I listened to Marzendorfer and to Pinnock. I found the latter stupendous. Then it was Wordsworth, a toss up between him and Pinnock. Sadly, this work isn't in the abandoned Goberman set, but you should here those, they are a wonderful testament to him and to Haydn throughout.


----------



## Johnnie Burgess (Aug 30, 2015)

Going with Bruno Weil and Tafelmusik


----------



## KenOC (Mar 7, 2011)

CnC Bartok said:


> Indeed, hence my use of the word "gesture". We discussed this very Symphony over on the old Amazon forum, and somebody described it as a mere gimmick, I seem to remember.


Joke, gesture, or gimmick, the ending is like a joke because (for me) it palls in the retelling.


----------



## Joachim Raff (Jan 31, 2020)

Listen to few versions since Saturday and Dorati hits the mark with me. A warm natural sound, very consistent performance. Amazing as these were recorded some years ago and still sound great now.


----------



## CnC Bartok (Jun 5, 2017)

KenOC said:


> Joke, gesture, or gimmick, the ending is like a joke because (for me) it palls in the retelling.


Ah! I remember now, it was you who was somewhat dismissive of this work all those moons ago.....:tiphat:


----------



## ORigel (May 7, 2020)

┄┄┄┄┄┄┄┄┄┄

**Directions for this task**
Rewrite the forum thread passage that opens with the words containing "## Joachim Raff" and closes with "sound great now.", substituting "Fischer" for "Dorati".

**Record list**
┄┄┄┄┄┄┄┄┄┄

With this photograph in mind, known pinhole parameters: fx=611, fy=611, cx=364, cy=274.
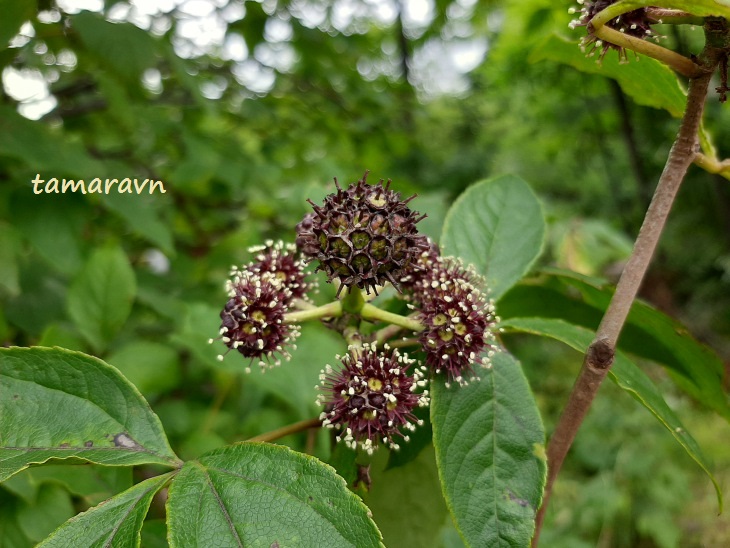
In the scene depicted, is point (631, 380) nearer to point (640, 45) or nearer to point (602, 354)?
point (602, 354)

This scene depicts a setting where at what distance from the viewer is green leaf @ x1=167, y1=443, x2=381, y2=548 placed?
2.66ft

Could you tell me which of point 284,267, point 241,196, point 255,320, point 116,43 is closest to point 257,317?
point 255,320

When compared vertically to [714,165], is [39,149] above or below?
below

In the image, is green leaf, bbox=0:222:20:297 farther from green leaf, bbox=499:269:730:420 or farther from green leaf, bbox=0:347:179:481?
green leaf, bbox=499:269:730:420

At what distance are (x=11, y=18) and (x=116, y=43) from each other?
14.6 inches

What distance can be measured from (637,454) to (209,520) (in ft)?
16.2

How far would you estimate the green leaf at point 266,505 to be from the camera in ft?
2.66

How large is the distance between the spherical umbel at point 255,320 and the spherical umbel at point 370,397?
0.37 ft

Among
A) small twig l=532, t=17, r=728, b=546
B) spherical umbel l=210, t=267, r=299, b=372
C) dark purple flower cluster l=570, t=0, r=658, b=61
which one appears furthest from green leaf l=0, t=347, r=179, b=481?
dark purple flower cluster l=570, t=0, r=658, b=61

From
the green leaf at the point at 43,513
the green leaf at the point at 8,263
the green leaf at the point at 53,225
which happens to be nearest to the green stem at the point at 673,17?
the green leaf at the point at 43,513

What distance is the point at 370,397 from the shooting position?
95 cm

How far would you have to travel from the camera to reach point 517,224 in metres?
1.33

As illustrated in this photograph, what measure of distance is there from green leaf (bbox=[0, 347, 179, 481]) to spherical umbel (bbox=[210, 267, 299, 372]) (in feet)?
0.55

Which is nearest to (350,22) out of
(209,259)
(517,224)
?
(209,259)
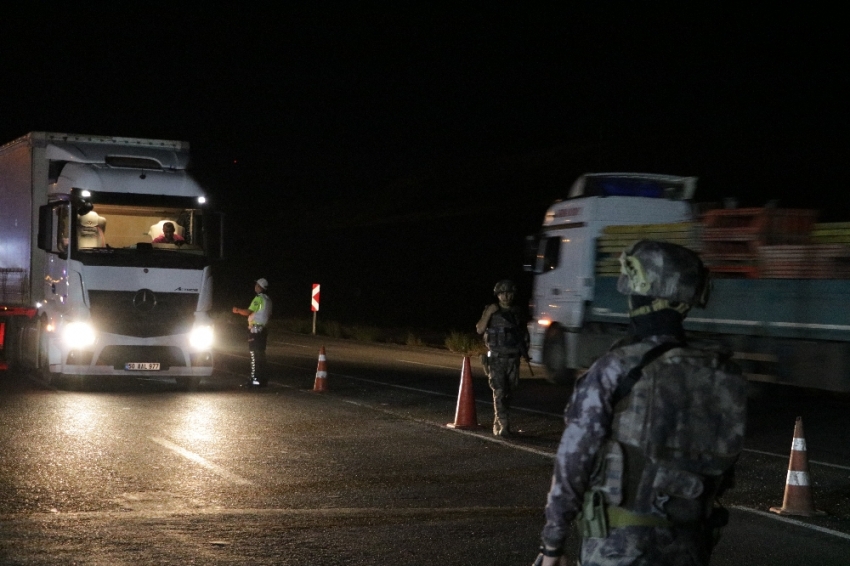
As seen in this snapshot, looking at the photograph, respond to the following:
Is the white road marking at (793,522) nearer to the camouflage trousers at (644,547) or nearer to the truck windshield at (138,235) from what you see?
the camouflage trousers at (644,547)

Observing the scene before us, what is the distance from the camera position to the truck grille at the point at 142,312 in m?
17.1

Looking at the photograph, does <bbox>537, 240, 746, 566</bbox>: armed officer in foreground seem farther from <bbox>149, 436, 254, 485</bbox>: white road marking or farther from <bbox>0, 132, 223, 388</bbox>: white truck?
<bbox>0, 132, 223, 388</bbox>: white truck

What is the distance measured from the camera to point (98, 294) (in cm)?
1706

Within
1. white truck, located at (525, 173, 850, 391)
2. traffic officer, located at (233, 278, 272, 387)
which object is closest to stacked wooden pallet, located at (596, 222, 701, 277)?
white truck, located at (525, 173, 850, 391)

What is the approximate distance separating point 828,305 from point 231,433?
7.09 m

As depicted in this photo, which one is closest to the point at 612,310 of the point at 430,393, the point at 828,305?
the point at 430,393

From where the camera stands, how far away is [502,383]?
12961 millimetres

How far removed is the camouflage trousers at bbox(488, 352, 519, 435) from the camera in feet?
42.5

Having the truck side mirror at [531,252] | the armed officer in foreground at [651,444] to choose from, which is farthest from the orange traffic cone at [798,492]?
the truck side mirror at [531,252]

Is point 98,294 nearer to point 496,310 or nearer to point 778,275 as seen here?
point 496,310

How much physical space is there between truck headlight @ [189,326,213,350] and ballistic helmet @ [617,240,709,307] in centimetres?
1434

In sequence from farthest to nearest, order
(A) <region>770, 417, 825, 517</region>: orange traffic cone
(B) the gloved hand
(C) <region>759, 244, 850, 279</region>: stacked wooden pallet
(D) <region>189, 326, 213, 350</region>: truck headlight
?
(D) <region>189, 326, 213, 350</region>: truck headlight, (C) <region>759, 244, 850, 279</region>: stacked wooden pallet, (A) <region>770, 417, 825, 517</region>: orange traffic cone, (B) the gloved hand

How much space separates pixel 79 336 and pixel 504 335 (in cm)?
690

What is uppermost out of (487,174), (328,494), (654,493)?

┄┄┄┄┄┄┄┄┄┄

**Expected output**
## Joachim Raff (Jan 31, 2020)

Listen to few versions since Saturday and Fischer hits the mark with me. A warm natural sound, very consistent performance. Amazing as these were recorded some years ago and still sound great now.